5 reasons to avoid indexed life insurance policies
1. The policy illustrations you see are inflated way beyond any return you would get even in the most perfect circumstances.
2. They say you get the benefit of a rise in the stock market without the risk. What really happens is they give you tiny portion of gain of an index they select. They cap the amount you can get, and they don’t give you any credit for dividends.
3. That claim that you won’t lose any money? The conditions you have to meet to avoid losses in down years are too numerous to mention.
4. The fees you pay are gigantic.
5. The commissions the salespeople earn selling these things are monstrous.

Why you should buy level term insurance

When it comes to insurance, Clark has always said that you should buy level term instead. It’s simply a death benefit that goes to your survivors. It’s cheap to buy, cheap to own, and you buy it for a period of life you’re trying to protect survivors — usually either 20 or 30 years.

Most agents don’t want to write level term policies because there’s no money in it. You may have to buy on the Internet or from direct writers that don’t use commissioned salespeople. But buy it you should in order to protect your loved ones.
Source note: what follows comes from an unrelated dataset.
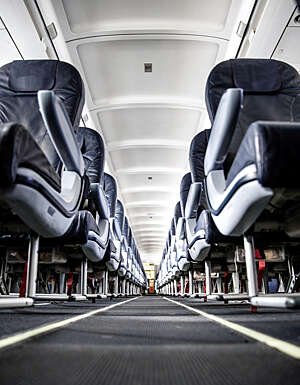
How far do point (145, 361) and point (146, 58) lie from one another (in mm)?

Yet insurance industry research group LIMRA reports that a third of American households have no life insurance to provide for kids in the event of an income earner’s death. That’s a real stunner. Overall, ownership of life insurance policies is at a 50-year low. Of course, not everybody needs it

Does somebody depend on you? Do you have young kids or a spouse or significant other that depends on you financially? Then you need life insurance!

And don’t forget about stay-at-home spouses. Should a stay-at-home spouse pass away, the remaining parent would have to suddenly pay for childcare and everything else a stay-at-home parent does on a day-to-day basis. That’s why it’s essential the parent at home have a policy too.

Keep these tips in mind when shopping…

Buy level term insurance

With level term insurance, you pay one flat rate year after year for the length of the policy. This policy will replace your income should you die unexpectedly. A $250,000 policy for a 35-year-old man can price out for as little as around $3 a week.

But note this well: Level term insurance only provides a death benefit. It does not have a savings or investing component. It’s like car insurance for your life, but instead of buying it annually or in six month increments, you buy it for 20 or 30 years and the premium stays the same during the life of the policy.

Use the Internet to shop for level term coverage

You can comparison shop for quotes at any of a number of sites like Quotacy.com, PolicyGenius.com, 1stOptionInsurance.comInsure.com, AccuQuote.com, or QualityTermLife.com. By shopping online, you avoid an insurance salesperson trying to up-sell you from level term coverage to another insurance product that may be unsuitable for you.


Buy only from companies that are rated A++

The authoritative ratings body for insurance is AMBest.com. Most comparison shopping sites will show you the A.M. Best rating next to the quote.

Know how much coverage to buy

When it comes to the question of how much you should buy, people can get crazy with all kinds of complicated formulas. The simplest rule of thumb says that you should buy six to ten times your annual income.

Only buy through work if you have health problems

It’s better to qualify and go through medical underwriting so you can buy a policy on your own. That’s because most of us don’t stay at the same place forever and you may not have a right to take that insurance with you.